De cuando te echas novio por navidad para que tu familia tenga algo que comentar en la cena de nochevieja

La planificación nunca ha sido tu fuerte. Eres especialista en llegar tarde a todas partes (inventaste la del whatsapp de “Llevo 15 minutos esperando a un taxi” cuando aún no te has empezado a maquillar, y tu concepto del tiempo y del espacio es distinto al de los demás mortales) así que no era de extrañar que se te ocurriese echarte novio justo antes de navidad para que puedas ser adecuadamente interrogada por todos y cada uno de tus 32 primos, 14 tíos y el hijo del apuntador que pasaba por ahi.

Después de haberte pasado un par de añitos al más puro estilo de cabra loca (no te has dejado una copa sin beber, una juerga sin correr, ni un tío sin marcar), de pasarte por el arco del triunfo lo que la gente pueda pensar q esta bien, mal o regular y de gritar a los cuatro vientos q haces lo q te sale del níspero, de pronto vas y la lías.

Te pillas por un chico normal (de esos sin antecedentes penales, con estudios, trabajo y capacidad de conjugar tiempos verbales) y de pronto te ves paseando por el retiro (tú, que no sabes ni escribir la palabra “parque”), haciendo planes de día completamente sobria y en público. Que no conseguías recordar cuándo fue la última vez que has salido a la calle con sol para hacer algo que no sea trabajar.

Tú, que hasta hace nada eras colega de los puertas de los afters de medio Madrid. Tú que creías que eras físicamente incapaz de retener detalles de la vida de los niños perdidos que te encontrabas por la noche. Tú, que estuviste a punto de tatuarte “y ahora si no te importa, te vas” para ahorrarte hasta tener que articular la frase.

Pues has caído como un conejo, querida.

Tras el desconcierto inicial y la angustia existencial de no recordar como se comporta una en las citas (has pasado un revival precioso de cuando tenias 15 años y llamabas a la mitad de tu agenda para consensuar el modelito que te ibas a poner) te empiezas a acostumbrar y un día por la mañana te despiertas y estas encantada.

Y como eres lerda y no filtras, en un momento de enajenación mental motivado por todos los unicornios, corazones y arcoiris q tienes en la cabeza, vas y se lo cascas a tu madre y a tu hermana. Ole. Ole. OLE.

Esas buenas mujeres, que ya te veían viviendo sola con 46 gatos y dándole conversación a los electrodomésticos de la cocina, no se lo pueden ni creer y te hacen el lío para que se lo presentes (claramente para ver con sus propios ojos que el chico con el que sales es normal, ya que ambas dos conocen tus antecedentes sentimentales y tu nulo criterio a la hora de elegir pareja).

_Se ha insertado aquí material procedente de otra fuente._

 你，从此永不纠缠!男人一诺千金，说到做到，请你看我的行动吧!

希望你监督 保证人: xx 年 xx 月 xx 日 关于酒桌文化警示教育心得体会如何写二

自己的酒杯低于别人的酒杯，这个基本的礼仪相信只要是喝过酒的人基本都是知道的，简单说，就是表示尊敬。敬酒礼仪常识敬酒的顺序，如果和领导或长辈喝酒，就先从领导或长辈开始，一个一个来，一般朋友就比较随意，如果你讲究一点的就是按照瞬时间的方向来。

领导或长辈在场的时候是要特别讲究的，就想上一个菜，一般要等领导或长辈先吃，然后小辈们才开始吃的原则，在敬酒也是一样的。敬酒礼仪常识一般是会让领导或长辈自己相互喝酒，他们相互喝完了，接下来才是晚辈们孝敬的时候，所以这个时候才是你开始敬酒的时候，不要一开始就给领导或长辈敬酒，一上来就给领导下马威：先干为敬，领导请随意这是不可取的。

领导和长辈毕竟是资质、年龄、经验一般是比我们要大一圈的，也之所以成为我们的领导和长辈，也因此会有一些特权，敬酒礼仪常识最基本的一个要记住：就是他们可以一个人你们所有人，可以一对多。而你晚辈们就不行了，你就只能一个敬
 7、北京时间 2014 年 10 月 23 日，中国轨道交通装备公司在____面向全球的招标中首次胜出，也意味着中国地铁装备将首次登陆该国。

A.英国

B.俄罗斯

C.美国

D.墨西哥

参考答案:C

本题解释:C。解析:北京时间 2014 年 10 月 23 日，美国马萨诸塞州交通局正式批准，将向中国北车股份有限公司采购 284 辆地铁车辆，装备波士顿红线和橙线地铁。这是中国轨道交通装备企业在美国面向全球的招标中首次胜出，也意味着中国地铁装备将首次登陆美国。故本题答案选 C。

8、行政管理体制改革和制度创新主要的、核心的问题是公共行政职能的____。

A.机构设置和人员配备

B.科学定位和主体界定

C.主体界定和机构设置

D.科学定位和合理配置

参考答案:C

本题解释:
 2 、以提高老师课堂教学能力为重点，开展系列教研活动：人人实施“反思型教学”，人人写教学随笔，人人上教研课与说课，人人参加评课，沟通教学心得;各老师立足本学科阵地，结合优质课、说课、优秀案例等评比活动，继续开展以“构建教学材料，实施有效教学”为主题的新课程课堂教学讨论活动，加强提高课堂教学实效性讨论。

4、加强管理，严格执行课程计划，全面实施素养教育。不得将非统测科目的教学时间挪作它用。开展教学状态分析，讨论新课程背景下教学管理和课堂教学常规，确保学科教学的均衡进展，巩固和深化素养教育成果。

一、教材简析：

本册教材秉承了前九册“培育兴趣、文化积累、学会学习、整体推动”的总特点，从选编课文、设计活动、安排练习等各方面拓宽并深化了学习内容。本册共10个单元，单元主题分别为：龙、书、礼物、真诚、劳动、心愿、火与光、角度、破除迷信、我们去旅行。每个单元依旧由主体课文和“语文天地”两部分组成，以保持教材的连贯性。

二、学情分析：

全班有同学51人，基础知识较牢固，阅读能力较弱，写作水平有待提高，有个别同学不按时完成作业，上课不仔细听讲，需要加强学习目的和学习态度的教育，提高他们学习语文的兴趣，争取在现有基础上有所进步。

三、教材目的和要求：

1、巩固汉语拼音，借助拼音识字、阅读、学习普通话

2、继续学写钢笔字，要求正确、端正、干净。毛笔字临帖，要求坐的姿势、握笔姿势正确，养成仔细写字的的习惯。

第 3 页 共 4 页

Total, que pasais la prueba de la cena-presentación y llega el momento de tener que compartirlo con el resto de la familia, que también te veía compartiendo tu futuro con una pecera de pirañas. Eso sí, en vísperas de navidad con todos los eventos familiares que ello supone. Así, sin anestesia ni nada.

Porque claro, tú no te podías poner a salir con nadie en febrero, cuando faltan miles de meses antes de tener que que reencontrarte con tu familia. Tú tenías que dar el titular justo antes de navidad, como si fueras la Pantoja en Salvame Deluxe. Tócate los huevos mariloli.

Pues nada, corazón, cómprate un vestido bonito, saca a pasear ese pelazo que tienes e intenta salir de ahi con vida. Que a fin de cuentas, serán cuatro preguntillas de nada. Que la gente solo se alegra de que te estén saliendo las cosas bien y se interesan por ti. Que le buscas problemas a todo, mi querida reina del drama.